Project description:The understanding of molecular processes involved in a specific biological system can be significantly improved by combining and comparing different data sets and knowledge resources. However, these information sources often use different identification systems and an identifier conversion step is required before any integration effort. Mapping between identifiers is often provided by the reference information resources and several tools have been implemented to simplify their use. However, most of these tools do not combine the information provided by individual resources to increase the completeness of the mapping process. Also, deprecated identifiers from former versions of databases are not taken into account. Finally, finding automatically the most relevant path to map identifiers from one scope to the other is often not trivial.
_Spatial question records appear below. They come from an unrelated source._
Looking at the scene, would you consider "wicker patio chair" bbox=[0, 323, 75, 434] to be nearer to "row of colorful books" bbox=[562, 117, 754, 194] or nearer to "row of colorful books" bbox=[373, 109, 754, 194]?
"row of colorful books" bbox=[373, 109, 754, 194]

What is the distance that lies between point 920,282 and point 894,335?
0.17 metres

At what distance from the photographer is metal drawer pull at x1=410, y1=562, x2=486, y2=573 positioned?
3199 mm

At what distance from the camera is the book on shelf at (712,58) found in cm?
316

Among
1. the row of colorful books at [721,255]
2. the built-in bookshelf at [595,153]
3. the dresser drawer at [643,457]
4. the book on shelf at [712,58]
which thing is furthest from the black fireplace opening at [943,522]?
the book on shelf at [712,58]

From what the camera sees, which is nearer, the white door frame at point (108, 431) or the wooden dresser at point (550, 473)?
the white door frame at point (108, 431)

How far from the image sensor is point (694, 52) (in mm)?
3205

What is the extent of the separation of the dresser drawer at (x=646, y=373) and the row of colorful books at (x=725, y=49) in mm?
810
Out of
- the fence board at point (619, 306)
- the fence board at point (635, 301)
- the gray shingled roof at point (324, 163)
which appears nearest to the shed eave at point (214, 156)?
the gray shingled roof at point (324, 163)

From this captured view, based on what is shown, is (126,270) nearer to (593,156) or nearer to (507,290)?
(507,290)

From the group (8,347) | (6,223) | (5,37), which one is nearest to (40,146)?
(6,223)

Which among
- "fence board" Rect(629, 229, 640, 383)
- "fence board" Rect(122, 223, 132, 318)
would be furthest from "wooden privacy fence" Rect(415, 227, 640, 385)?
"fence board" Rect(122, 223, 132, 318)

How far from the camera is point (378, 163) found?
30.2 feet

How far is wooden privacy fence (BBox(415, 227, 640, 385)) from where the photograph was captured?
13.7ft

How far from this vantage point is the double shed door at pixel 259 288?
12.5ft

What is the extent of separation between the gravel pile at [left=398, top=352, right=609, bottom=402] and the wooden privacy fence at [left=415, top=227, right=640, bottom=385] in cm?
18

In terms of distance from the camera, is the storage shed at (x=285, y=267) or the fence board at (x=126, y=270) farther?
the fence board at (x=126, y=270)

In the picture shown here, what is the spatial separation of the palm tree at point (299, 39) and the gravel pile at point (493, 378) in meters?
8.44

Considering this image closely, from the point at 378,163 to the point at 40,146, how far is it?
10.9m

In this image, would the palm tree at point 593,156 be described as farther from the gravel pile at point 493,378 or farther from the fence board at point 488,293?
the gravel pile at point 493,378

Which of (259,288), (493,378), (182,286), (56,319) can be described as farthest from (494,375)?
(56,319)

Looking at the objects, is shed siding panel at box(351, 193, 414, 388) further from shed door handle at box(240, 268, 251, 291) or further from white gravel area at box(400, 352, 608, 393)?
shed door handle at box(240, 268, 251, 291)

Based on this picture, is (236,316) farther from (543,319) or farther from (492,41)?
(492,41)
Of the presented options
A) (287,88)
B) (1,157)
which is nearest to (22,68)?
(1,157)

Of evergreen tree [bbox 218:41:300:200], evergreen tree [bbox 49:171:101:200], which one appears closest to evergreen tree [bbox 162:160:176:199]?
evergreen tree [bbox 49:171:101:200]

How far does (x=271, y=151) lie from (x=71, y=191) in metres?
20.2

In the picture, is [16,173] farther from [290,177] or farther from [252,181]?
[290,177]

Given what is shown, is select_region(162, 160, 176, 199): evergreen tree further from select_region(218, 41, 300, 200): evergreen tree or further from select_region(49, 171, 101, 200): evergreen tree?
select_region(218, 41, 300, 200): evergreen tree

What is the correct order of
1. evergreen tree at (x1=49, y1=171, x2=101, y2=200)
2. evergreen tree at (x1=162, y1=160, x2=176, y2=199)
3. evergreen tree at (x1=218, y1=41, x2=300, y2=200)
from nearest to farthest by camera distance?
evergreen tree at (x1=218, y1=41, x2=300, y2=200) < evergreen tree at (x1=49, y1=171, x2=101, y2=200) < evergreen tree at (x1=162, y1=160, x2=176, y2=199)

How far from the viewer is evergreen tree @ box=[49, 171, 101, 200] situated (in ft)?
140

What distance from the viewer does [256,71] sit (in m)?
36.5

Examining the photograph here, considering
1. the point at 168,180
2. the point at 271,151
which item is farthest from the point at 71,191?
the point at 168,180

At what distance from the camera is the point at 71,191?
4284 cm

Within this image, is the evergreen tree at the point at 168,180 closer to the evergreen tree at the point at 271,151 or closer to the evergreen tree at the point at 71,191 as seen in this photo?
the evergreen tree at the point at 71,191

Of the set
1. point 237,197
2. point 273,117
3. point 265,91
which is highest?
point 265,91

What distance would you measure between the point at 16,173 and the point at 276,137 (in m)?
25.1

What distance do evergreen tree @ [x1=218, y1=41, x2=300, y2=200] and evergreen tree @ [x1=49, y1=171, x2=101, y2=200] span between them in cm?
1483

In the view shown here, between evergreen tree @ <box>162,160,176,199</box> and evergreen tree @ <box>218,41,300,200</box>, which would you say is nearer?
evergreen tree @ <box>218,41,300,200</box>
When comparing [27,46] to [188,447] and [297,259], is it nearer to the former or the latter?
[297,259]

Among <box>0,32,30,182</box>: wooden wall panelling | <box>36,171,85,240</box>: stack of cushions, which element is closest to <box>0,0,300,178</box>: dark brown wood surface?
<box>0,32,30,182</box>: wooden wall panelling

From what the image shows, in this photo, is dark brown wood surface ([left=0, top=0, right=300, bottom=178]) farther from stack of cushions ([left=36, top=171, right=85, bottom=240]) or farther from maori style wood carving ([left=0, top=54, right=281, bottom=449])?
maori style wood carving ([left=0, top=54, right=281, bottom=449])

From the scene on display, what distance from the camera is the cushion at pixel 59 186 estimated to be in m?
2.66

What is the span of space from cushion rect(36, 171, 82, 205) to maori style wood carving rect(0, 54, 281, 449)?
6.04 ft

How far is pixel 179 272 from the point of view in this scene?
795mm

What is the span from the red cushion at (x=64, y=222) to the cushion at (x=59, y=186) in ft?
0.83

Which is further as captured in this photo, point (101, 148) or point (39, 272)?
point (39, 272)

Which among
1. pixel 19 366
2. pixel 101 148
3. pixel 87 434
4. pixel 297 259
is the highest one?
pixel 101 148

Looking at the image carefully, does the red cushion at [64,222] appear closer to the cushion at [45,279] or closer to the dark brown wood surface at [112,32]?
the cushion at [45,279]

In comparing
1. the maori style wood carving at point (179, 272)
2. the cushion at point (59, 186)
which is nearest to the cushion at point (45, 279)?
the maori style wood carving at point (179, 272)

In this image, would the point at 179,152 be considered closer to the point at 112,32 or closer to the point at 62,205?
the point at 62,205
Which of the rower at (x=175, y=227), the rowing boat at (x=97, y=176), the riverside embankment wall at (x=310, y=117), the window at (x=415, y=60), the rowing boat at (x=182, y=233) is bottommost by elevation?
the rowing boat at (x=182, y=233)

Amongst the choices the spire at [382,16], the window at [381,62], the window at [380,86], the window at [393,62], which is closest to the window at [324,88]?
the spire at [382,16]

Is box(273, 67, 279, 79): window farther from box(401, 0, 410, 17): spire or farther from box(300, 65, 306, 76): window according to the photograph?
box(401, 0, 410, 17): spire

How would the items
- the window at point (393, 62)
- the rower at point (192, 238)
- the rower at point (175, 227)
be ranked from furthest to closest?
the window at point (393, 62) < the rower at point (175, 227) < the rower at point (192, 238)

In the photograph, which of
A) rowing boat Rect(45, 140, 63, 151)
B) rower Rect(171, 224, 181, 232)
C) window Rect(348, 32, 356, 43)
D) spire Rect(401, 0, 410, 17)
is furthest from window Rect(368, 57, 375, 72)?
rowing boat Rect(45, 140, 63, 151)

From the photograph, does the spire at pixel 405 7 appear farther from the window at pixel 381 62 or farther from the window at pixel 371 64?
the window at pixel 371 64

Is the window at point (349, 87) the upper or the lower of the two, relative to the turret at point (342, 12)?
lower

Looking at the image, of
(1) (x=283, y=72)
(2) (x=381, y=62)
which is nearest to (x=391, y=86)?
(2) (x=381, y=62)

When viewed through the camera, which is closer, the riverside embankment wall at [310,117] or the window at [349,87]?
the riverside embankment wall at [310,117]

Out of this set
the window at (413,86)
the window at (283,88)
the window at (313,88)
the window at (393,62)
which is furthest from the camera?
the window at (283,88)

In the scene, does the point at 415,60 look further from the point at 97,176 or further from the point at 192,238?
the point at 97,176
The Biological Entity Dictionary (BED) addresses these three challenges by relying on a graph data model describing possible relationships between entities and their identifiers. This model has been implemented using Neo4j and an R package provides functions to query the graph but also to create and feed a custom instance of the database. This design combined with a local installation of the graph database and a cache system make BED very efficient to convert large lists of identifiers.